* [What to produce]:
Give again the line that contains "order: Artiodactyla", plus every line after it to the end of the records, unchanged.

══ Material for the task ══

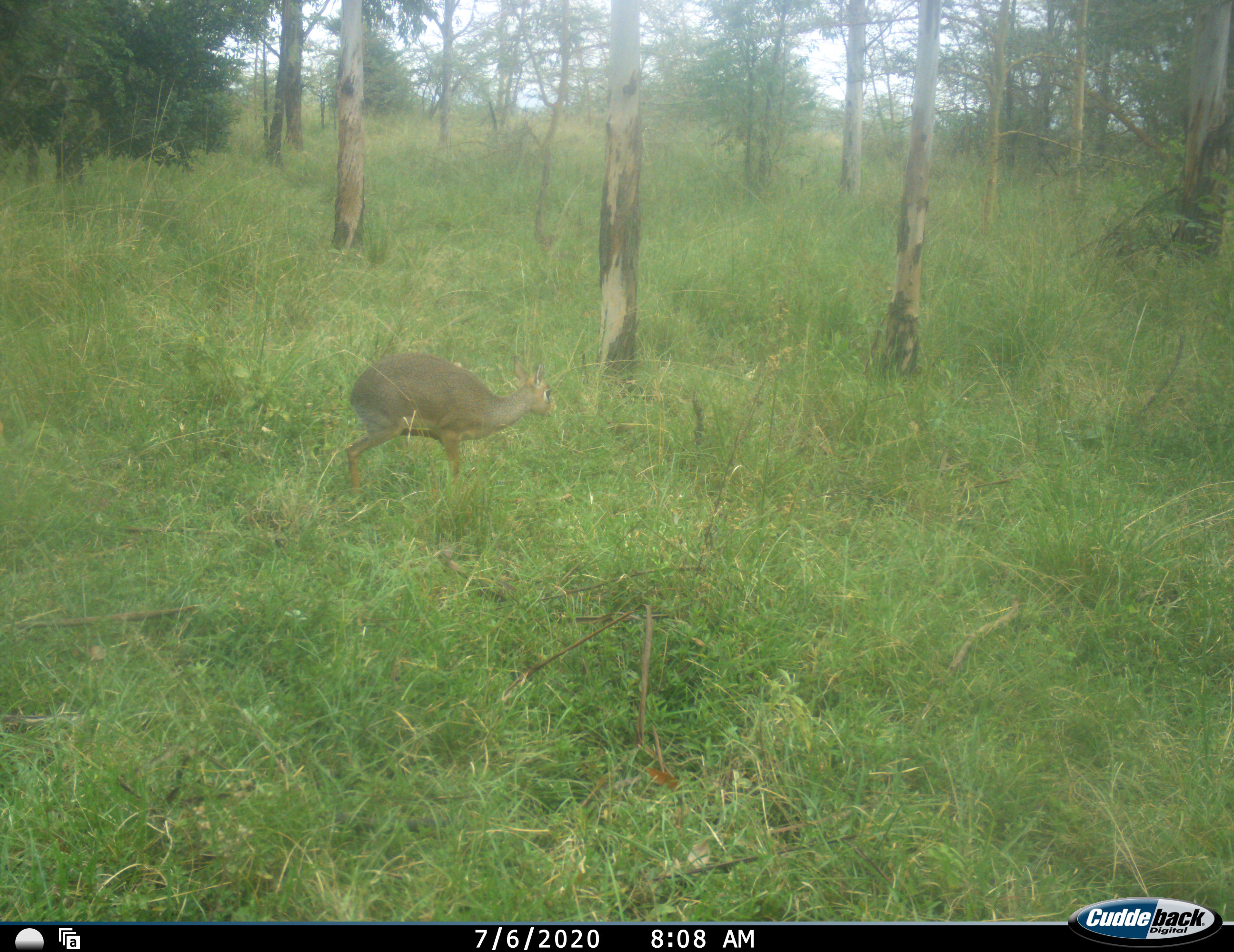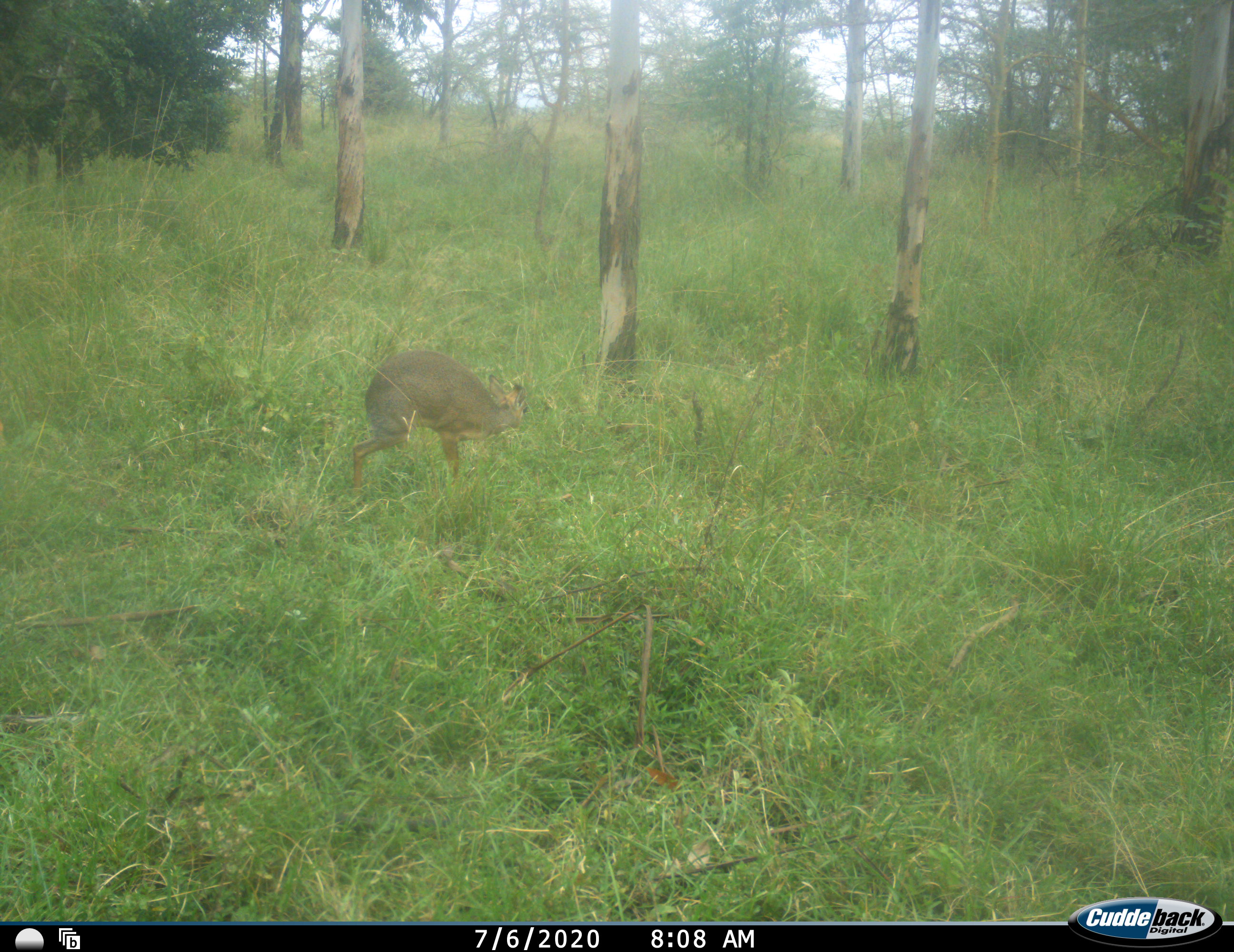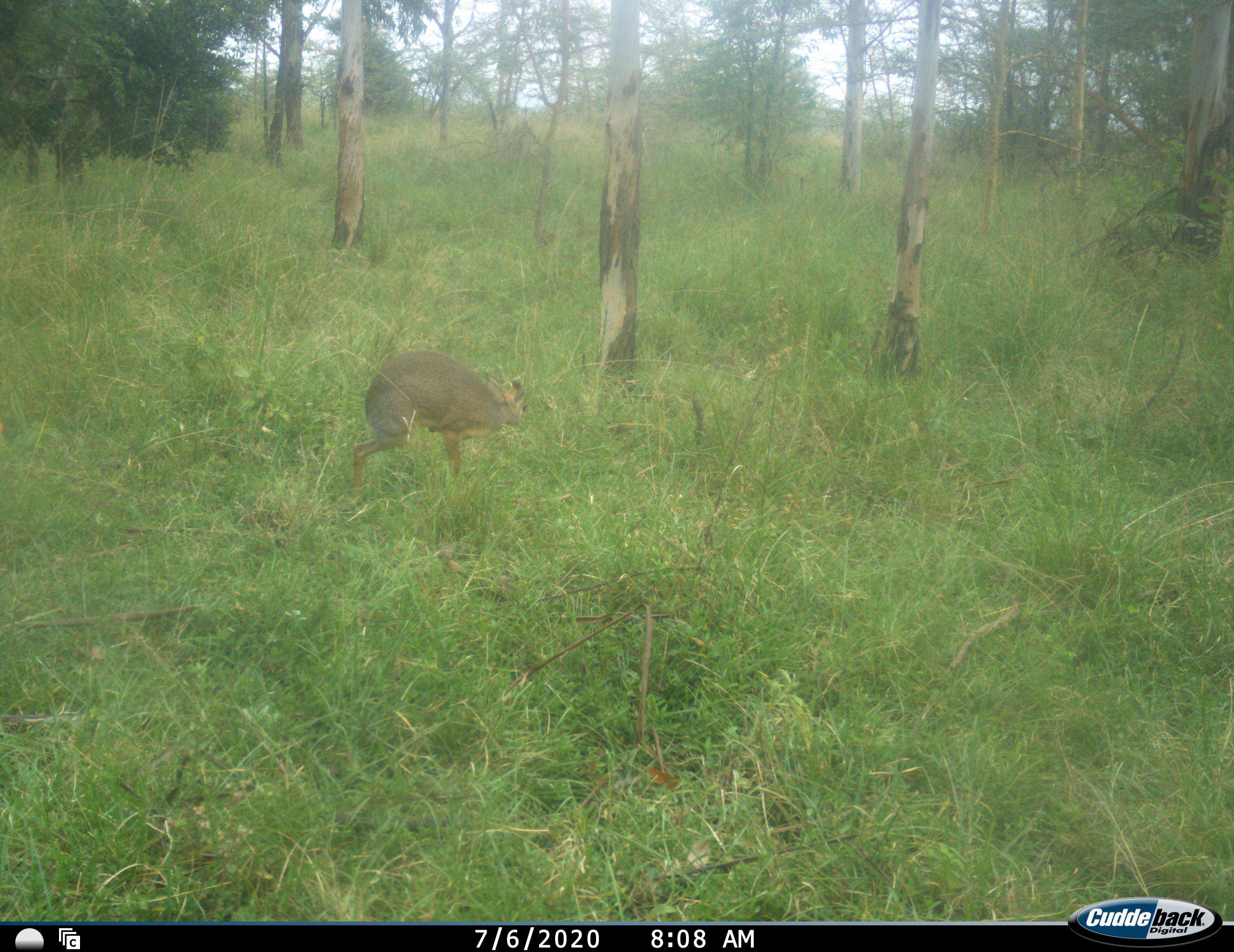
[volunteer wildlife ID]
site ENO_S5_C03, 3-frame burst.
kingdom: Animalia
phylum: Chordata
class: Mammalia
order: Artiodactyla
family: Bovidae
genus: Madoqua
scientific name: Madoqua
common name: dik-dik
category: dikdik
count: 1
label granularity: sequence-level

═══

* [Solution for this problem]:
order: Artiodactyla
family: Bovidae
genus: Madoqua
scientific name: Madoqua
common name: dik-dik
category: dikdik
count: 1
label granularity: sequence-level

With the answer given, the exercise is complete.